The viability and long‐range transport of respiratory viruses in open air, and thus their potential to infect individuals, have also been observed under real life conditions, 2 and for SARS‐CoV‐2 both indoors 4 and outdoors. 2 A recent study observed that the overburdening of the health services and hospitals, as well as the high over‐mortality due to COVID‐19 observed in various regions of Europe in the Spring of 2020 may be linked to peaks of PM2.5and likely particular weather situations that have favored the spread and enhanced the virulence of the virus. 6 Ergo, air pollution may be an important factor in viral disease transmission and further investigations into the interaction of SARS‐CoV‐2 and air pollution are warranted. Interestingly, recent data showed the ability of pollen to suppress innate antiviral immunity, independent of allergy. 7

3. IN WHICH MATTERS SHOULD WE BE CAUTIOUS?

The role of airborne SARS‐CoV‐2 transmission due to small respiratory droplets of diameter <5 µm emitted by symptomatic as well as asymptomatic, but infected, individuals at the origin of droplet nuclei remaining suspended in the air is, however, still challenged by a lack of studies. A major drawback in this respect is that the minimum infectious dose, as expressed in viral RNA copies necessary to promote the infection, is not yet defined. In addition, very few studies so far have assessed RNA copies in outdoor air and they are not conclusive. In a Chinese study, the observed RNA concentrations were above the detection limits only in crowded areas. 8 In Italy, a study also observed detectable SARS‐CoV‐2 RNA in congested zones, but not in less polluted zones (below 10 µg/m3 in mean). 9 A previous Italian study had similarly found traces of SARS‐CoV‐2 RNA in 23% of the sampled PM10 in a polluted zone but without assessing RNA copies. 10 However, sampling the virulence of the sampled virus has proved challenging so far.

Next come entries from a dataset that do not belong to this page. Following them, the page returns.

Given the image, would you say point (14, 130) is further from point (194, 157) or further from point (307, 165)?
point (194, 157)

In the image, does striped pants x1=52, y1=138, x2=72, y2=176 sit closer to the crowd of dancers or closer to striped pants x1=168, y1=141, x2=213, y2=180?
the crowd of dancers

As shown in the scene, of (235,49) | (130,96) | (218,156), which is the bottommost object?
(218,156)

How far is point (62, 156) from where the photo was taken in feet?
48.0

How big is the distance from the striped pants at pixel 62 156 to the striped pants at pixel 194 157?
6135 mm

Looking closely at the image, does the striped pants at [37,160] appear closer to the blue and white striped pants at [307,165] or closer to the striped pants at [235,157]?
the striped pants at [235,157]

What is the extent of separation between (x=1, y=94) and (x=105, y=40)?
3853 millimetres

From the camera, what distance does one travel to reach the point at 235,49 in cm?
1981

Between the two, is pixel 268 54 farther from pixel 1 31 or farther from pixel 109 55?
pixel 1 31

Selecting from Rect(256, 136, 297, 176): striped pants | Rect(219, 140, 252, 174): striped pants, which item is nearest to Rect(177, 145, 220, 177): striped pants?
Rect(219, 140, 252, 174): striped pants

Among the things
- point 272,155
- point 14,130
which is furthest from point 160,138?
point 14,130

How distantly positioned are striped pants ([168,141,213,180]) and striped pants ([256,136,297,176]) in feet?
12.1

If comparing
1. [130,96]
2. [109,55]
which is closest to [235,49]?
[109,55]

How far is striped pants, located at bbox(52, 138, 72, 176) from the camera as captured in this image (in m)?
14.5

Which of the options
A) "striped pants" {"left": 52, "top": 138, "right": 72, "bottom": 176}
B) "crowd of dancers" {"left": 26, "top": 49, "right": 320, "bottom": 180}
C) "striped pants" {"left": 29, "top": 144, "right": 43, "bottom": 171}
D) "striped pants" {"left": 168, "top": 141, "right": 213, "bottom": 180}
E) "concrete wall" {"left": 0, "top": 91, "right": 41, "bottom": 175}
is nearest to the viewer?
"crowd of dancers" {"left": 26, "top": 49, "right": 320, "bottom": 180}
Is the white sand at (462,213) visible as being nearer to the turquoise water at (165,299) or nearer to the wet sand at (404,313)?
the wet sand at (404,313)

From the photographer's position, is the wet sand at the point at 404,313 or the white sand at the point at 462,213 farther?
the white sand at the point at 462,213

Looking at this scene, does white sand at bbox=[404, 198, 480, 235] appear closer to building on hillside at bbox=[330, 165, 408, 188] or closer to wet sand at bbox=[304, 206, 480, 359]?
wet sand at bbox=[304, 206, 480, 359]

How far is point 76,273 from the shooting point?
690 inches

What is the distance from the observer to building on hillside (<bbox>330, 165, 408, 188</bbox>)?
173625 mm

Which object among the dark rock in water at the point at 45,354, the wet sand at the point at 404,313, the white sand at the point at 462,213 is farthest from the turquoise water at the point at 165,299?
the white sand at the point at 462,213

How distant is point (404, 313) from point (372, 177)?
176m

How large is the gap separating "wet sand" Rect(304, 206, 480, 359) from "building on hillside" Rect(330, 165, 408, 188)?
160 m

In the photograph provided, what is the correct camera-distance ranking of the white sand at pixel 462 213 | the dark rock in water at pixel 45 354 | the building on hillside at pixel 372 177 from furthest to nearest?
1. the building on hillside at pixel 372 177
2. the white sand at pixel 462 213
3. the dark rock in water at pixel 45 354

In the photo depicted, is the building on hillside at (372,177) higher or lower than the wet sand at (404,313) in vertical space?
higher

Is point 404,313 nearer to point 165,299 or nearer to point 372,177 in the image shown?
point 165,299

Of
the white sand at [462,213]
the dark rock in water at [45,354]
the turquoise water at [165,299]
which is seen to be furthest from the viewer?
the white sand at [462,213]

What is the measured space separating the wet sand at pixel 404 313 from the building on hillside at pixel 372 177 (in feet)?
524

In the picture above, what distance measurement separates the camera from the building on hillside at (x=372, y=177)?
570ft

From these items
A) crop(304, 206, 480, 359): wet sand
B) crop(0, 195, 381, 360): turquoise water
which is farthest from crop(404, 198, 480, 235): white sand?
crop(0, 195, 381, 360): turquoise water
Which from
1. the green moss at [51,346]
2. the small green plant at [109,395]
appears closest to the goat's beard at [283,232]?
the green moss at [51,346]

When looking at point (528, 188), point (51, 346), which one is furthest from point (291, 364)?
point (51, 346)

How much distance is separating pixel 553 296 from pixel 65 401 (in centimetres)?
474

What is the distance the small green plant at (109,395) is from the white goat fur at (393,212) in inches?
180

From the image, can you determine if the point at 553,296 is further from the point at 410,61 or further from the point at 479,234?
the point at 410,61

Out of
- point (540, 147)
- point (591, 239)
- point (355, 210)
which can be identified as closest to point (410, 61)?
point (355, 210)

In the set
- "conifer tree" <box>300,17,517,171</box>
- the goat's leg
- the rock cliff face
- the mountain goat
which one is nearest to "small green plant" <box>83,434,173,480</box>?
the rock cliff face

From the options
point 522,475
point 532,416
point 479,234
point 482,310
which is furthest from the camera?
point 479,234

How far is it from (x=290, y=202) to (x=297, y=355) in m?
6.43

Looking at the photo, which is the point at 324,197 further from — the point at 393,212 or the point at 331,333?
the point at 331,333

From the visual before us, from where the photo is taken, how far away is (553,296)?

Other major criticisms to the population‐based data are methodological. Studies of air pollution and SARS‐CoV‐2 or COVID‐19 are cross‐sectional or more rarely temporal series, have relied mainly on ecological measures of exposures and outcomes, and are susceptible to important sources of bias: selection bias, underreporting of health data, exposure misclassification, no taking into account of the infection dynamics, and poor adjustment for confounders. 11 Most of the studies published so far have only considered the one factor under study and usually without following strict methodological protocols for data harmonization for epidemiological studies. Only in the UK biobank dataset, data on the SARS‐CoV‐2 infection and some characteristics for adjustment were available at the individual level. 2 Additional co‐factors that could interact with air pollution and/or viral infections and that have to be taken into account in the models include among others air temperature (negative effect), UV radiation (negative association), and comorbidity. 2 Furthermore, longitudinal studies with individual‐level data are needed to adequately address this topic. In addition, careful peer review is necessary.

Though more studies are imperative, collectively the data existing so far suggest that air pollution—regardless of origin—should be considered as a contributing factor to the dynamics of COVID‐19 epidemics in terms of both viral transmission as well as pre‐existing susceptibility to viral infection, and advocate the need to diminish air pollution emissions in the interest of public health.

CONFLICT OF INTEREST

The authors have nothing to disclose.